Judul : Menjadi Manusia Menjadi Hamba
Penulis : Fahruddin Faiz
Penerbit: Noura Books
Tebal : 309 halaman
ISBN : 978-623-242-154-7
Semarak zaman modern yang memanjakan manusia justru membuat manusia kehilangan fitrahnya. Semuanya serba ada dan bebas. Manusia melakukan apapun serba bebas, tentunya dengan resiko yang ditanggung. Setiap orang bisa bebas memanjakan diri tanpa ada rasa malu dengan sekitar. Namun, pada titik tertentu, manusia modern akan merasakan masalah batin (keserakahan, kerakusan, dll) di tengah-tengah hiruk pikuk kehidupan dunia. Permasalahan tersebut hanya dapat diobati dengan belajar dan mengamalkan agama dengan cara yang benar, serta kembali ke fitrah manusia.
Buku Menjadi Manusia Menjadi Hamba yang ditulis oleh Fahruddin Faiz merupakan buku yang sangat bagus dan tepat untuk dibaca, terutama bagi peminat agama maupun filsafat. Buku tersebut, menyajikan bagaimana cara menjadi manusia yang manusiawi dan cara menjadi hamba yang baik.

Cuplikan Data —

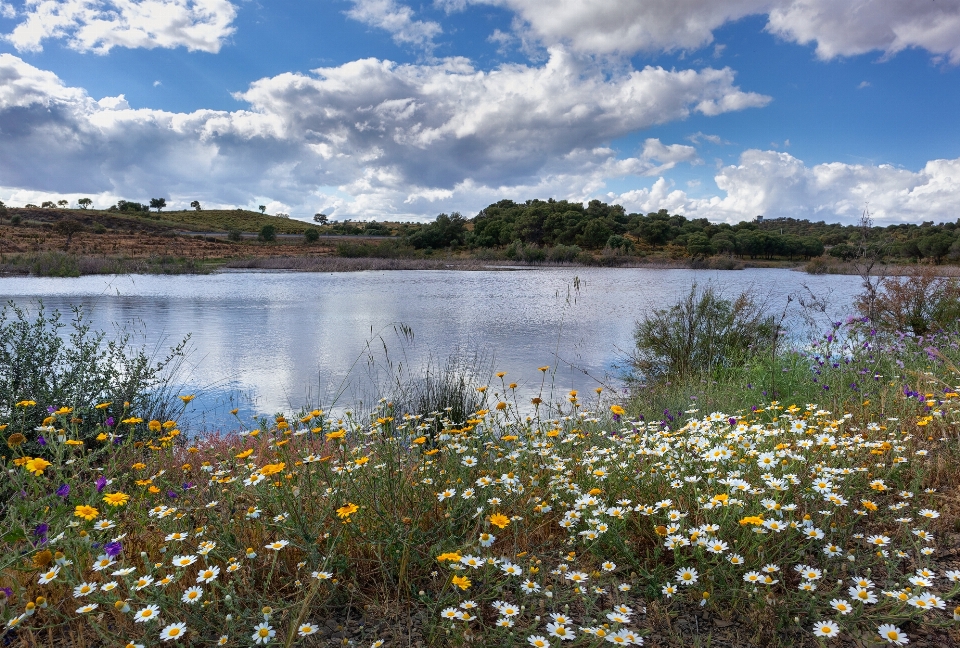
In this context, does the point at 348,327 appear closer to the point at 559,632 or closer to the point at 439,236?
the point at 559,632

Tugas Anda —
1/ Tuliskan kembali tanpa perubahan bagian dokumen di atas di antara "Buku Menjadi Manusia" dan "hamba yang baik.", termasuk kedua bagian itu.
2/ Menurut dokumen di atas, apa yang membuat manusia modern kehilangan fitrahnya? Jelaskan dalam satu sampai tiga kalimat.

Jawaban Setiap Tugas —
1/
Buku Menjadi Manusia Menjadi Hamba yang ditulis oleh Fahruddin Faiz merupakan buku yang sangat bagus dan tepat untuk dibaca, terutama bagi peminat agama maupun filsafat. Buku tersebut, menyajikan bagaimana cara menjadi manusia yang manusiawi dan cara menjadi hamba yang baik.

2/ Semarak zaman modern yang memanjakan manusia justru membuat manusia kehilangan fitrahnya. Pada zaman ini semuanya serba ada dan bebas, dan setiap orang bisa memanjakan diri tanpa rasa malu dengan sekitar.